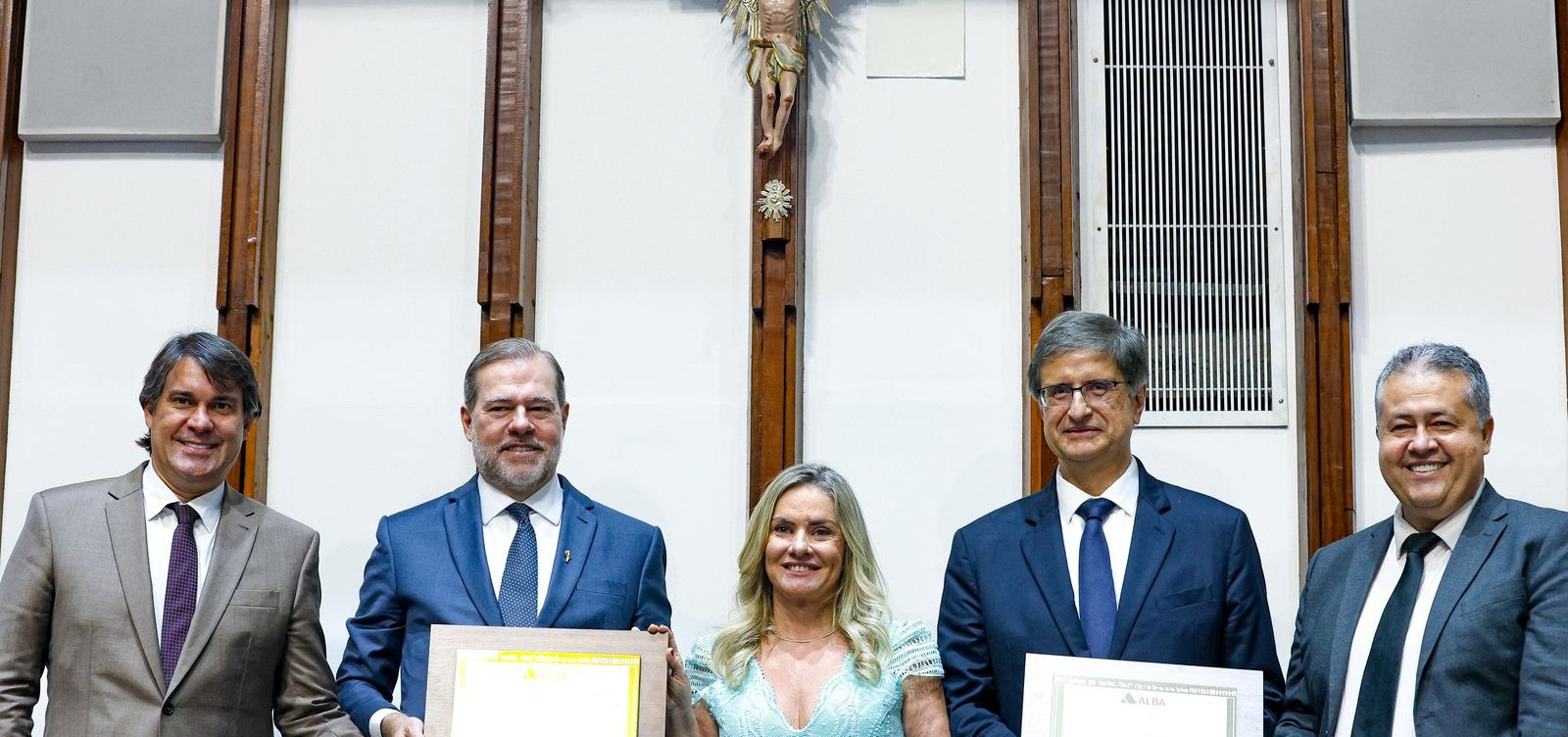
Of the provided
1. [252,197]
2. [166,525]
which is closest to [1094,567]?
[166,525]

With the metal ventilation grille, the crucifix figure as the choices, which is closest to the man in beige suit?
the crucifix figure

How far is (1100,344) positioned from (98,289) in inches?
126

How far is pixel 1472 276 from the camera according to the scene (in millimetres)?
4562

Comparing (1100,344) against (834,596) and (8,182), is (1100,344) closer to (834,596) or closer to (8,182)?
(834,596)

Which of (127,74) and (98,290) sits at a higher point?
(127,74)

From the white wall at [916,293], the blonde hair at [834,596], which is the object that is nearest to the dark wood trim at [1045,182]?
the white wall at [916,293]

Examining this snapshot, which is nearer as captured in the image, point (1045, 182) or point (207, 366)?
point (207, 366)

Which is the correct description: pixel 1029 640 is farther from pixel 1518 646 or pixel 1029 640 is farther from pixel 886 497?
pixel 886 497

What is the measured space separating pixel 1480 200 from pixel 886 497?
2.01m

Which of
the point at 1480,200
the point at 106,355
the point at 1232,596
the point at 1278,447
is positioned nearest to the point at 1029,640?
the point at 1232,596

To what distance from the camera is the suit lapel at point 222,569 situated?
2896mm

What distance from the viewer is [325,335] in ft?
15.2

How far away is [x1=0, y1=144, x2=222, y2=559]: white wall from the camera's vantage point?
4633mm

- - - -

** THE TASK **
Please copy every entry above word for word, leaving out the pictures.

** COMPLETED TASK **
Of the provided
1. [252,197]
2. [166,525]
which is closest to [1094,567]?
[166,525]

With the metal ventilation grille, the crucifix figure as the choices, which is closest to the man in beige suit?
the crucifix figure

How far is (1100,344) positioned from (98,289) in inches?
126

How far is pixel 1472 276 from the camera according to the scene (in millimetres)?
4562

Comparing (1100,344) against (834,596) and (8,182), is (1100,344) closer to (834,596) or closer to (8,182)?
(834,596)

Which of (127,74) and (98,290) sits at a higher point?
(127,74)

From the white wall at [916,293], the blonde hair at [834,596], which is the object that is nearest to the dark wood trim at [1045,182]?
the white wall at [916,293]

Examining this snapshot, which is nearer as captured in the image, point (1045, 182) or point (207, 366)?
point (207, 366)

Which is the correct description: pixel 1029 640 is farther from pixel 1518 646 or pixel 1029 640 is farther from pixel 886 497?
pixel 886 497

What is the measured space separating pixel 1480 200 from pixel 886 497?
2.01m

Which of
the point at 1480,200
the point at 106,355
the point at 1232,596
the point at 1278,447
is positioned nearest to the point at 1029,640?
the point at 1232,596

To what distance from the camera is the suit lapel at point 222,569 situated?
2896mm

What distance from the viewer is [325,335] in ft?
15.2

How far away is [x1=0, y1=144, x2=222, y2=559]: white wall from the camera's vantage point?
4633mm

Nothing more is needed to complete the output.